GOAL OF THE EXERCISE:
Every line with the string "species" must be copied from the entries below.
*** TASK MATERIAL ***
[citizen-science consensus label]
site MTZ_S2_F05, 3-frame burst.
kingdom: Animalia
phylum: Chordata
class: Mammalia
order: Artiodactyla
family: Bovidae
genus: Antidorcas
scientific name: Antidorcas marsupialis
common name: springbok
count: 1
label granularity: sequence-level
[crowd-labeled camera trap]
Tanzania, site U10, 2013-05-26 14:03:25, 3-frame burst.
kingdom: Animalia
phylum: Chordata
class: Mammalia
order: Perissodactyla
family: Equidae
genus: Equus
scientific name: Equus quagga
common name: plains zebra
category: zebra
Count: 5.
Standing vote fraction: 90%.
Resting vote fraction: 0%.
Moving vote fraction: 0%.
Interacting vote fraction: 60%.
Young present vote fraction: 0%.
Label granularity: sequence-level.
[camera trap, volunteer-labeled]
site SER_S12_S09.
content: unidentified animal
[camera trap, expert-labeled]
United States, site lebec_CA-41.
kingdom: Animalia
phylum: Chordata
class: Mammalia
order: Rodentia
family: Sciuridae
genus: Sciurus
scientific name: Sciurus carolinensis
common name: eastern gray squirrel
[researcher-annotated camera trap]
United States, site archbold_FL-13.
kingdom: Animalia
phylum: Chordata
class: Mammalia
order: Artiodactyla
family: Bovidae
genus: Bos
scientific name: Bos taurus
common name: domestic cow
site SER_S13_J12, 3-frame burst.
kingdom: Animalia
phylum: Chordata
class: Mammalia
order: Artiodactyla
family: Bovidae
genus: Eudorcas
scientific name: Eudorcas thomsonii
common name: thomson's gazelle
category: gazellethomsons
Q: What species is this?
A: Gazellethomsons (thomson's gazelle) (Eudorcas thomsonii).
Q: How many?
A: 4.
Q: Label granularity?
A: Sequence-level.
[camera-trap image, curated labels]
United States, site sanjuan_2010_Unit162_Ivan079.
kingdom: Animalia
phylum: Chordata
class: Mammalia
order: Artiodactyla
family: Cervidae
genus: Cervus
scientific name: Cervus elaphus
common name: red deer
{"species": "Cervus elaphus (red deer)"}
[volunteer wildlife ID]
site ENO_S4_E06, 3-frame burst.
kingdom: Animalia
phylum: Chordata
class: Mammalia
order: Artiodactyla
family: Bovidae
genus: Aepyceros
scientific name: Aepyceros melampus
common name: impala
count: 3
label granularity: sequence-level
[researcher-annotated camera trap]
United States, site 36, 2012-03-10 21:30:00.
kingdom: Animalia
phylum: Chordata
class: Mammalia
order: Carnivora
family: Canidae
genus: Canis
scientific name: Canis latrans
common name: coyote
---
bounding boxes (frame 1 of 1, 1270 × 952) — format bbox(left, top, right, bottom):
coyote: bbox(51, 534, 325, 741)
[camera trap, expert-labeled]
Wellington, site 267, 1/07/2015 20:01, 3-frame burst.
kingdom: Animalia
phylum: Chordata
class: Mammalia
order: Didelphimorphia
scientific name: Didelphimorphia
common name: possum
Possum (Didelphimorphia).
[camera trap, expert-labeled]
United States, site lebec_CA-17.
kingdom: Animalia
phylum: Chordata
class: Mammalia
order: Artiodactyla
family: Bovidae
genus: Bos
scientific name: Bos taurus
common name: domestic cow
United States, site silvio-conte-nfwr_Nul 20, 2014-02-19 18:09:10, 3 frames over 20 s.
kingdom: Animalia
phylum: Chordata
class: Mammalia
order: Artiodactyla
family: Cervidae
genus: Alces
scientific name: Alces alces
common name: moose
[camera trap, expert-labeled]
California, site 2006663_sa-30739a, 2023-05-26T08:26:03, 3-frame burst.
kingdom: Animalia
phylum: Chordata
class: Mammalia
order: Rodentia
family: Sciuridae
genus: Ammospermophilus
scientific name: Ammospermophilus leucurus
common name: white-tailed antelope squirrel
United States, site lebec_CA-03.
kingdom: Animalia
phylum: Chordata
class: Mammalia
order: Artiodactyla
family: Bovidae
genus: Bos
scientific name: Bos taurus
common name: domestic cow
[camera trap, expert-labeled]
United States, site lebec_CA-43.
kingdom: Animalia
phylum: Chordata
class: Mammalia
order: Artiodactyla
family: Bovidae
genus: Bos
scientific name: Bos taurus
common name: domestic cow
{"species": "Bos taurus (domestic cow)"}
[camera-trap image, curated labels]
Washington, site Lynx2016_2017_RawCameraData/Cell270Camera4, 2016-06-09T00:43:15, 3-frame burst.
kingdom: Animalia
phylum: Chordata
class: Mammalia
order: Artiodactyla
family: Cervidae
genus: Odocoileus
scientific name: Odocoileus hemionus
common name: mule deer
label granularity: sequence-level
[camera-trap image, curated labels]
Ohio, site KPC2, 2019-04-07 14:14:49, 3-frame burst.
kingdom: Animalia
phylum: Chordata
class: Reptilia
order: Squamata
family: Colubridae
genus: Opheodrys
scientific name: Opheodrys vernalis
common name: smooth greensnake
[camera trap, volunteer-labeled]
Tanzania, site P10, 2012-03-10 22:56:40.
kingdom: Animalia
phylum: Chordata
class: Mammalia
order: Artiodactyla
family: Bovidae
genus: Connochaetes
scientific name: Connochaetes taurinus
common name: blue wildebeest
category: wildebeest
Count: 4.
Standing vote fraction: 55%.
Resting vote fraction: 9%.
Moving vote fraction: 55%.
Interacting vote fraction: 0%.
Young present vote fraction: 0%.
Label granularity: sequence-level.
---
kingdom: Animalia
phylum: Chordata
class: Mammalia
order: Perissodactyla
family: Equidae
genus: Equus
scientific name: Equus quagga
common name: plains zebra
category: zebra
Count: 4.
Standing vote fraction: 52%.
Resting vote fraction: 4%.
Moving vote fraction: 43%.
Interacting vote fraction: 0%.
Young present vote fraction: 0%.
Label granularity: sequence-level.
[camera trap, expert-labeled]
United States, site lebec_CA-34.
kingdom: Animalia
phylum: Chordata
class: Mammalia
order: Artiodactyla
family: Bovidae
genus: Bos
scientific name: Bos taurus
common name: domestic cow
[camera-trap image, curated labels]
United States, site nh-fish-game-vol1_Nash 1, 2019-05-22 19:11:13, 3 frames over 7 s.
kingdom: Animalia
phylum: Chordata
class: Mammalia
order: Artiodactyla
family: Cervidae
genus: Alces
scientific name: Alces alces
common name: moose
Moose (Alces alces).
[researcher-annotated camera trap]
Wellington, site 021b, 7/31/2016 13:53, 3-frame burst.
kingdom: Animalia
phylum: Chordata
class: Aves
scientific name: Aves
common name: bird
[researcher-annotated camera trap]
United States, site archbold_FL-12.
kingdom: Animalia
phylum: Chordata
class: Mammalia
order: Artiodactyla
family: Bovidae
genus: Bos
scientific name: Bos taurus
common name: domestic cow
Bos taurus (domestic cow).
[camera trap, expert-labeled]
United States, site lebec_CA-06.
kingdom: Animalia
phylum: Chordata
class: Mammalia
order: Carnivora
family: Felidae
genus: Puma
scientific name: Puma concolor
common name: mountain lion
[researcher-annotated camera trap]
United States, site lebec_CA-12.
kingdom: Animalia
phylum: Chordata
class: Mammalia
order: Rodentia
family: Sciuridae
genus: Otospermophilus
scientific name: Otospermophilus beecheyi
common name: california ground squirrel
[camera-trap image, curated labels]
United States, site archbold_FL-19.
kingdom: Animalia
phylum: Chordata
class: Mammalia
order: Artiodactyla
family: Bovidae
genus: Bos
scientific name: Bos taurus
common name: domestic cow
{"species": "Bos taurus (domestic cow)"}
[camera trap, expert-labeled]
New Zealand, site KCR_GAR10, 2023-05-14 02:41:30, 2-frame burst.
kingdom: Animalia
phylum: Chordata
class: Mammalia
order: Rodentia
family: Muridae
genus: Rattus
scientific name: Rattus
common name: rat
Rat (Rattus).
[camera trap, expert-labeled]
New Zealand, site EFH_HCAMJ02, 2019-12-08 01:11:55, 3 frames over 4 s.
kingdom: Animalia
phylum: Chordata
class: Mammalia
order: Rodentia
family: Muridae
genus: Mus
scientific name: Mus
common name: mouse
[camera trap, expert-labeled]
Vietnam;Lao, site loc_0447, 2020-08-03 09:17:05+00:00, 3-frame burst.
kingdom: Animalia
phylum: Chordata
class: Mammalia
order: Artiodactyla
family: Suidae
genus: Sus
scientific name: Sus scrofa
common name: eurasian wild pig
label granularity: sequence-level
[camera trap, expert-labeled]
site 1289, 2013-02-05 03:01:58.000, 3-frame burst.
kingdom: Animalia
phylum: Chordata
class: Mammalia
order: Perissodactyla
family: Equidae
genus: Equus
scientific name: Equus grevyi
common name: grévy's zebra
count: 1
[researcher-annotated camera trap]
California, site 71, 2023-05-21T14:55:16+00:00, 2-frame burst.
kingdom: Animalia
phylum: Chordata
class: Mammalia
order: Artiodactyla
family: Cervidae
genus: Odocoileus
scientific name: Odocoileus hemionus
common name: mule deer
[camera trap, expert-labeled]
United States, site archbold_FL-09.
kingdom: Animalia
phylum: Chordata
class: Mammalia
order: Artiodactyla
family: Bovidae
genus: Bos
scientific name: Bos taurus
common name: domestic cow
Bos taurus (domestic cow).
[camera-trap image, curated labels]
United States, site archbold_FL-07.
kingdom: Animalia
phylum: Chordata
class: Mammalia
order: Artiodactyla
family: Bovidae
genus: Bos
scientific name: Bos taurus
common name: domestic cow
*** End of TASK MATERIAL ***
EXERCISE SOLUTION:
Q: What species is this?
{"species": "Cervus elaphus (red deer)"}
{"species": "Bos taurus (domestic cow)"}
{"species": "Bos taurus (domestic cow)"}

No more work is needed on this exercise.